XIX. Di quelli che dall'errore di Paolo di Samosata si avvicinano alla chiesa cattolica e delle diaconesse.
Quanto ai seguaci di Paolo, che intendono passare alla chiesa cattolica,
bisogna osservare l'antica prescrizione che essi siano senz'altro ribattezzati.

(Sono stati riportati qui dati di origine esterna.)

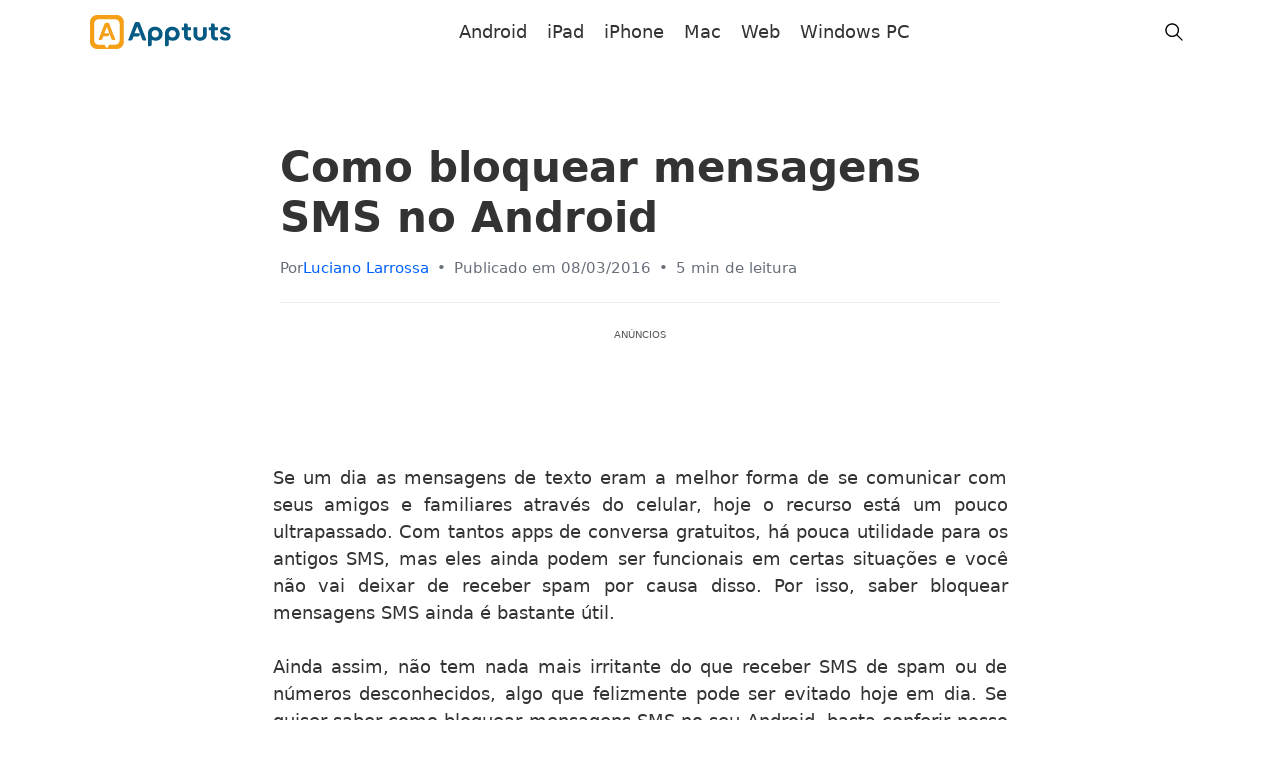

--- FILE ---
content_type: image/svg+xml
request_url: https://www.apptuts.net/wp-content/uploads/2025/06/logo-app-cropped.svg
body_size: 719
content:
<svg xmlns="http://www.w3.org/2000/svg" id="Camada_1" version="1.1" viewBox="125 409.8 750.01 180.5"><defs><style>.st0{fill:#045a83}.st1{fill:#f59f17}</style></defs><path d="M646 490.3h15c1.1 0 2-.9 2-2v-12c0-1.1-.9-2-2-2h-15v-10.9c0-4.9-3.9-8.8-8.8-8.8h-8.8c-1.1 0-2 .9-2 2v17.6h-10.5c-1.1 0-2 .9-2 2v12c0 1.1.9 2 2 2h10.5v28.7c0 4.2.6 8.4 1.9 12.4.1.4.2.7.3.9 5.1 11.6 21.1 14.8 32.8 12.2.9-.2 1.6-1 1.6-2v-12.6c0-1.1-1-2.1-2.1-2-3.6.1-9.4.1-12.6-1.6-2-1.4-2.3-4.4-2.3-5.5v-30.5ZM816.6 531.8c-.7.8-.7 2 0 2.8 2.2 2.2 6.1 4.8 7.2 5.4 18.8 11 54.9 7.5 50.9-20.5-1.3-9-11.5-14-19.1-16.6-4.7-1.6-25.5-4.2-18.4-12.1 6-6.6 18.1-1.8 25.2 3 .9.6 2.2.4 2.9-.6l6.1-9.5c.6-1 .3-2.3-.7-2.8-3.6-2.1-10.6-5.7-12-6.2-7.7-2.7-14.5-3-22.3-.9-19.9 5.4-26.6 28.4-6 38.1 6.5 3 19.4 4.6 23.8 7.5 5.4 3.6 1 9.9-4.2 10.9-8.1 1.6-16.4-2.9-23-7.3-.8-.5-1.9-.4-2.6.3l-7.8 8.4ZM729.4 474.2c-1.1 0-2 .9-2 2V511s-.2 3.3-.9 6.6c-.3 1-.6 1.9-.7 2.4 0 .2-.1.3-.2.5 0 .2-.1.3-.2.5 0 .2-.1.3-.2.5-2.6 5.1-8 7.4-13.3 7.1-5.4.3-10.8-2-13.3-7.1 0-.1-.1-.3-.2-.5 0-.2-.2-.3-.2-.5s-.1-.3-.2-.5c-.2-.5-.4-1.4-.7-2.4-.8-3.3-.9-6.6-.9-6.6v-34.8c0-1.1-.9-2-2-2h-15.6c-1.1 0-2 .9-2 2v39.5c0 18 18.5 31.1 35.3 30.9 16.8.2 35.3-12.9 35.3-30.9v-39.5c0-1.1-.9-2-2-2h-15.6ZM789.9 490.3h15c1.1 0 2-.9 2-2v-12c0-1.1-.9-2-2-2h-15v-10.9c0-4.9-3.9-8.8-8.8-8.8h-8.8c-1.1 0-2 .9-2 2v17.6h-10.5c-1.1 0-2 .9-2 2v12c0 1.1.9 2 2 2h10.5v28.7c0 4.2.6 8.4 1.9 12.4.1.4.2.7.3.9 5.1 11.6 21.1 14.8 32.8 12.2.9-.2 1.6-1 1.6-2v-12.6c0-1.1-1-2.1-2.1-2-3.6.1-9.4.1-12.6-1.6-2-1.4-2.3-4.4-2.3-5.5v-30.5ZM506.7 490.6c-16.7-28.4-67.8-24.3-72.6 10.9v71.7c0 1.1.9 2 2 2h8.8c4.9 0 8.8-3.9 8.8-8.8v-25.2c10.6 6.7 27.8 4.6 27.8 4.6 23.6-2 39.3-31.1 25.1-55.3m-37.9 38.2c-20.4-2.9-19.4-34.8.1-38.1 29.7-5.1 32.1 42.6-.1 38.1M597.8 490.6c-16.7-28.4-67.8-24.3-72.6 10.9v71.7c0 1.1.9 2 2 2h8.8c4.9 0 8.8-3.9 8.8-8.8v-25.2c10.6 6.7 27.8 4.6 27.8 4.6 23.6-2 39.3-31.1 25.1-55.3m-38 38.2c-20.4-2.9-19.4-34.8.1-38.1 29.7-5.1 32.1 42.6-.1 38.1M425.1 542.1 391.3 454c-1.7-4.4-6-7.4-10.7-7.4h-7.2c-4.8 0-9 3-10.7 7.4l-33.8 88.1c-.5 1.3.5 2.7 1.9 2.7h12.3c3.7 0 7.1-2.3 8.3-5.9l5.2-14.6c2.4.2 11.6 0 20.5-.2h2.2c7.7.1 13.2-7.5 10.6-14.8-.5-1.3-1.6-2.1-3-2.1h-25l15.2-36.6 25.6 68.3c1.2 3.5 4.6 5.9 8.3 5.9h12.3c1.4 0 2.4-1.4 1.9-2.7" class="st0"/><path d="m259.7 539.4-31.3-81.5c-1.6-4.1-5.5-6.8-9.9-6.9h-6.6c-4.4 0-8.3 2.8-9.9 6.9l-31.3 81.5c-.5 1.2.4 2.5 1.7 2.5h11.4c3.5 0 6.5-2.2 7.7-5.4l4.8-13.5c2.2.2 10.7 0 18.9-.2h2c7.2.1 12.2-7 9.8-13.7-.4-1.2-1.5-1.9-2.8-1.9h-23.1l14.1-33.9 23.7 63.2c1.2 3.3 4.2 5.4 7.7 5.4H258c1.3 0 2.2-1.3 1.7-2.5" class="st1"/><path d="M266.9 409.8H163.5c-21.2 0-38.5 17.3-38.5 38.5v103.5c0 21.2 17.3 38.5 38.5 38.5h103.4c21.2 0 38.5-17.3 38.5-38.5V448.3c0-21.2-17.3-38.5-38.5-38.5m16.2 132.9c0 13.9-11.3 25.2-25.2 25.2h-29.6L215.1 587l-13.2-19.1h-29.6c-13.9 0-25.2-11.3-25.2-25.2v-85.4c0-13.9 11.3-25.2 25.2-25.2h85.4c13.9 0 25.2 11.3 25.2 25.2v85.4Z" class="st1"/></svg>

Se qualcuno di essi, in passato, aveva appartenuto al clero, purché, del tutto
irreprensibile, una volta ribattezzato potrà essere ordinato dal vescovo della
chiesa cattolica. Ma se l'esame dovesse far concludere che si tratta di inetti,
è bene deporli. Questo modo d'agire sarà usato anche con le diaconesse e, in
genere, con quanti appartengono al clero. Quanto alle diaconesse in
particolare, ricordiamo, che esse, non avendo ricevuto alcuna imposizione delle
mani, devono essere computate senz'altro fra le persone laiche.
XX. Che non si debba, nei giorni di domenica e di Pentecoste, pregare in
ginocchio.
Poiché vi sono alcuni che di domenica e nei giorni della Pentecoste si
inginocchiano, per una completa uniformità è sembrato bene a questo santo
sinodo che le preghiere a Dio si facciano in piedi.